In April 1944, dissatisfied with the progress of the project, Adolf Hitler decided to hand over the supervision of construction to the Organisation Todt and assign prisoners of concentration camps to work. They were deployed in thirteen labour camps (''Arbeitslager, AL''), some in the vicinity of the tunnels. The network of these camps has been named Arbeitslager Riese (List of camps) and was part of the Gross-Rosen concentration camp. The administration of AL Riese and the camp commander, ''SS-Hauptsturmführer'' Albert Lütkemeyer, were located in AL Wüstegiersdorf. From December 1944 to January 1945 the prisoners were guarded by 853 SS troops.

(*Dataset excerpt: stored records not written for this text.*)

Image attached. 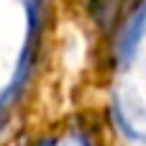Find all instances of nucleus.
Listing matches in <instances>:
<instances>
[{
	"label": "nucleus",
	"instance_id": "nucleus-1",
	"mask_svg": "<svg viewBox=\"0 0 146 146\" xmlns=\"http://www.w3.org/2000/svg\"><path fill=\"white\" fill-rule=\"evenodd\" d=\"M110 115L121 133L136 144L146 141V105L131 92V90H118L110 100Z\"/></svg>",
	"mask_w": 146,
	"mask_h": 146
},
{
	"label": "nucleus",
	"instance_id": "nucleus-2",
	"mask_svg": "<svg viewBox=\"0 0 146 146\" xmlns=\"http://www.w3.org/2000/svg\"><path fill=\"white\" fill-rule=\"evenodd\" d=\"M144 33H146V0H141V3L136 5V10L128 15V21H126L121 36H118L115 56H118V62H121L123 67L131 64V59H133V54H136V49H139Z\"/></svg>",
	"mask_w": 146,
	"mask_h": 146
},
{
	"label": "nucleus",
	"instance_id": "nucleus-3",
	"mask_svg": "<svg viewBox=\"0 0 146 146\" xmlns=\"http://www.w3.org/2000/svg\"><path fill=\"white\" fill-rule=\"evenodd\" d=\"M64 146H92V141H90L87 133H82V131H72V133L64 139Z\"/></svg>",
	"mask_w": 146,
	"mask_h": 146
},
{
	"label": "nucleus",
	"instance_id": "nucleus-4",
	"mask_svg": "<svg viewBox=\"0 0 146 146\" xmlns=\"http://www.w3.org/2000/svg\"><path fill=\"white\" fill-rule=\"evenodd\" d=\"M38 146H56V139H44Z\"/></svg>",
	"mask_w": 146,
	"mask_h": 146
}]
</instances>
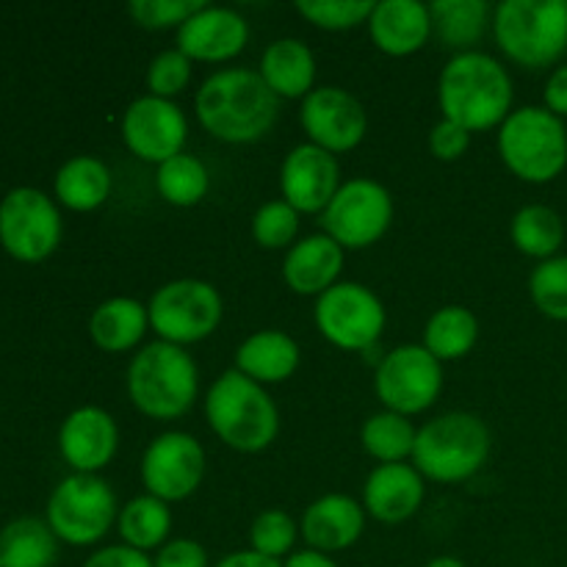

According to incomplete data, at least 13,000 prisoners worked for the project, most of them were transferred from the Auschwitz concentration camp. The documents allow identification of 8,995 prisoners. All of them were Jews, about seventy per cent from Hungary, the rest from Poland, Greece, Romania, Czechoslovakia, the Netherlands, Belgium, and Germany. Mortality was very high because of disease, malnutrition, exhaustion, dangerous underground works, and the treatment of prisoners by German guards. Many exhausted prisoners were sent back to the Auschwitz concentration camp. The deportation of 857 prisoners is documented as well as 14 executions after failed escape attempts. An estimated total of 5,000 victims lost their lives.
At the end of 1944, another typhus epidemic occurred amongst the prisoners. Because the front line of the war was approaching, evacuation of the camps begun in February 1945, however in a few places work might have been conducted even at the end of April. Some prisoners were left behind, mostly badly ill, until the Red Army arrived in the area in May 1945. Project Riese was abandoned at the initial stage of construction and only 9 km (25,000 m2, 100,000 m3) of tunnels were dug out.